## TASK DIRECTIONS
Below are some records; reproduce every one of them exactly.

== Segment start ==

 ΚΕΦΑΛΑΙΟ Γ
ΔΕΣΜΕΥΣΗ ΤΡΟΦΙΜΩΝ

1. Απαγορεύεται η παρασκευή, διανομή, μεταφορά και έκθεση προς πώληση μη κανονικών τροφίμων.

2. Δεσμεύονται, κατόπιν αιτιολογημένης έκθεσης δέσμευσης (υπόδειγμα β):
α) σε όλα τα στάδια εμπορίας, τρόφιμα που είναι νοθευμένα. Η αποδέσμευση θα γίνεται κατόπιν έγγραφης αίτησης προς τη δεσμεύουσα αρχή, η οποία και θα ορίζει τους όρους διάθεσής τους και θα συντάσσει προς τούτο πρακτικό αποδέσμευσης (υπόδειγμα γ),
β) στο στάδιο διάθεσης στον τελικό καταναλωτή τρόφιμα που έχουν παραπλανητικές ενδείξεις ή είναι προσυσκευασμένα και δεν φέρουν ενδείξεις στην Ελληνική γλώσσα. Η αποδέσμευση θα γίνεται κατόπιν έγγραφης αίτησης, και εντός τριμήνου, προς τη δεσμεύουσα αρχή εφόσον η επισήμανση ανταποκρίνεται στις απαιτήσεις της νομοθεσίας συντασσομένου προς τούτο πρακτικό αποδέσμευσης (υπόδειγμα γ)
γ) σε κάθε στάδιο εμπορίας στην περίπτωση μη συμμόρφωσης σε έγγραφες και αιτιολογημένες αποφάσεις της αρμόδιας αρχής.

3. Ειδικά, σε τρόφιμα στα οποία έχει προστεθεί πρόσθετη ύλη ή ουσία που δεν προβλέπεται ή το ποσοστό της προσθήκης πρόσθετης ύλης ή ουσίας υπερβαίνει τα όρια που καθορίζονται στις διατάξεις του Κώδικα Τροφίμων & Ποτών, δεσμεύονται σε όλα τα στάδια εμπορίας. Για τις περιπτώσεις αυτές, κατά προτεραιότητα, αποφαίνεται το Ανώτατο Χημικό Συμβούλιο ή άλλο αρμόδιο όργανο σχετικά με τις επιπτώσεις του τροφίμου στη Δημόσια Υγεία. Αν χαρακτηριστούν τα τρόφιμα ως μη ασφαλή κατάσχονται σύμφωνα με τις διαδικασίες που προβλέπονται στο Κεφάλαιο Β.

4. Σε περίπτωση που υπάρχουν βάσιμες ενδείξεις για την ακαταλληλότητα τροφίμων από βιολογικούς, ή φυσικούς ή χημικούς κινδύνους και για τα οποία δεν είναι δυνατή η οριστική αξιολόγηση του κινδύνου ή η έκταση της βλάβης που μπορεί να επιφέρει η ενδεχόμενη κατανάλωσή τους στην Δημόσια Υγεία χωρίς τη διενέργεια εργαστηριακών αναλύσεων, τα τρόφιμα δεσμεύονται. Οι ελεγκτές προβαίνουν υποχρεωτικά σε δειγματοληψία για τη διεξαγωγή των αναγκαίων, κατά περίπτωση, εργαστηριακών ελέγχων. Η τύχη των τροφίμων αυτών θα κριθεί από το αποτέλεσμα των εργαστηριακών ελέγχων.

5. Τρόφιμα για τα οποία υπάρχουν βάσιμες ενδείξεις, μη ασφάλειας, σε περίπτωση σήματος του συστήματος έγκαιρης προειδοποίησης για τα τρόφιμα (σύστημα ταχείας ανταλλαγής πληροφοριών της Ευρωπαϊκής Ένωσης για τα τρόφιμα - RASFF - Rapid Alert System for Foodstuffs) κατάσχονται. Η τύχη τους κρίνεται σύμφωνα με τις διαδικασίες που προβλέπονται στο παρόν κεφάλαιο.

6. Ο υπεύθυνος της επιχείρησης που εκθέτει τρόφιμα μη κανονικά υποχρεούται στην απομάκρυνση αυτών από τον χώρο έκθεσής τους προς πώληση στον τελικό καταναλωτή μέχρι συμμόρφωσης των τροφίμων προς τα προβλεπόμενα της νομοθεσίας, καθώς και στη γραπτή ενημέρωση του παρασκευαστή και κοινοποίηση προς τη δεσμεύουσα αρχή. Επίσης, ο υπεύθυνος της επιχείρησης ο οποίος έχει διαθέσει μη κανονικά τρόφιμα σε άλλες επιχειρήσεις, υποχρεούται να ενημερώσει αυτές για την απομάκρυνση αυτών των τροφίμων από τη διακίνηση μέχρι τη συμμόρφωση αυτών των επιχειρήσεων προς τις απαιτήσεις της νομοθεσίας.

== Segment end ==

## EXERCISE RESULT
 ΚΕΦΑΛΑΙΟ Γ
ΔΕΣΜΕΥΣΗ ΤΡΟΦΙΜΩΝ

1. Απαγορεύεται η παρασκευή, διανομή, μεταφορά και έκθεση προς πώληση μη κανονικών τροφίμων.

2. Δεσμεύονται, κατόπιν αιτιολογημένης έκθεσης δέσμευσης (υπόδειγμα β):
α) σε όλα τα στάδια εμπορίας, τρόφιμα που είναι νοθευμένα. Η αποδέσμευση θα γίνεται κατόπιν έγγραφης αίτησης προς τη δεσμεύουσα αρχή, η οποία και θα ορίζει τους όρους διάθεσής τους και θα συντάσσει προς τούτο πρακτικό αποδέσμευσης (υπόδειγμα γ),
β) στο στάδιο διάθεσης στον τελικό καταναλωτή τρόφιμα που έχουν παραπλανητικές ενδείξεις ή είναι προσυσκευασμένα και δεν φέρουν ενδείξεις στην Ελληνική γλώσσα. Η αποδέσμευση θα γίνεται κατόπιν έγγραφης αίτησης, και εντός τριμήνου, προς τη δεσμεύουσα αρχή εφόσον η επισήμανση ανταποκρίνεται στις απαιτήσεις της νομοθεσίας συντασσομένου προς τούτο πρακτικό αποδέσμευσης (υπόδειγμα γ)
γ) σε κάθε στάδιο εμπορίας στην περίπτωση μη συμμόρφωσης σε έγγραφες και αιτιολογημένες αποφάσεις της αρμόδιας αρχής.

3. Ειδικά, σε τρόφιμα στα οποία έχει προστεθεί πρόσθετη ύλη ή ουσία που δεν προβλέπεται ή το ποσοστό της προσθήκης πρόσθετης ύλης ή ουσίας υπερβαίνει τα όρια που καθορίζονται στις διατάξεις του Κώδικα Τροφίμων & Ποτών, δεσμεύονται σε όλα τα στάδια εμπορίας. Για τις περιπτώσεις αυτές, κατά προτεραιότητα, αποφαίνεται το Ανώτατο Χημικό Συμβούλιο ή άλλο αρμόδιο όργανο σχετικά με τις επιπτώσεις του τροφίμου στη Δημόσια Υγεία. Αν χαρακτηριστούν τα τρόφιμα ως μη ασφαλή κατάσχονται σύμφωνα με τις διαδικασίες που προβλέπονται στο Κεφάλαιο Β.

4. Σε περίπτωση που υπάρχουν βάσιμες ενδείξεις για την ακαταλληλότητα τροφίμων από βιολογικούς, ή φυσικούς ή χημικούς κινδύνους και για τα οποία δεν είναι δυνατή η οριστική αξιολόγηση του κινδύνου ή η έκταση της βλάβης που μπορεί να επιφέρει η ενδεχόμενη κατανάλωσή τους στην Δημόσια Υγεία χωρίς τη διενέργεια εργαστηριακών αναλύσεων, τα τρόφιμα δεσμεύονται. Οι ελεγκτές προβαίνουν υποχρεωτικά σε δειγματοληψία για τη διεξαγωγή των αναγκαίων, κατά περίπτωση, εργαστηριακών ελέγχων. Η τύχη των τροφίμων αυτών θα κριθεί από το αποτέλεσμα των εργαστηριακών ελέγχων.

5. Τρόφιμα για τα οποία υπάρχουν βάσιμες ενδείξεις, μη ασφάλειας, σε περίπτωση σήματος του συστήματος έγκαιρης προειδοποίησης για τα τρόφιμα (σύστημα ταχείας ανταλλαγής πληροφοριών της Ευρωπαϊκής Ένωσης για τα τρόφιμα - RASFF - Rapid Alert System for Foodstuffs) κατάσχονται. Η τύχη τους κρίνεται σύμφωνα με τις διαδικασίες που προβλέπονται στο παρόν κεφάλαιο.

6. Ο υπεύθυνος της επιχείρησης που εκθέτει τρόφιμα μη κανονικά υποχρεούται στην απομάκρυνση αυτών από τον χώρο έκθεσής τους προς πώληση στον τελικό καταναλωτή μέχρι συμμόρφωσης των τροφίμων προς τα προβλεπόμενα της νομοθεσίας, καθώς και στη γραπτή ενημέρωση του παρασκευαστή και κοινοποίηση προς τη δεσμεύουσα αρχή. Επίσης, ο υπεύθυνος της επιχείρησης ο οποίος έχει διαθέσει μη κανονικά τρόφιμα σε άλλες επιχειρήσεις, υποχρεούται να ενημερώσει αυτές για την απομάκρυνση αυτών των τροφίμων από τη διακίνηση μέχρι τη συμμόρφωση αυτών των επιχειρήσεων προς τις απαιτήσεις της νομοθεσίας.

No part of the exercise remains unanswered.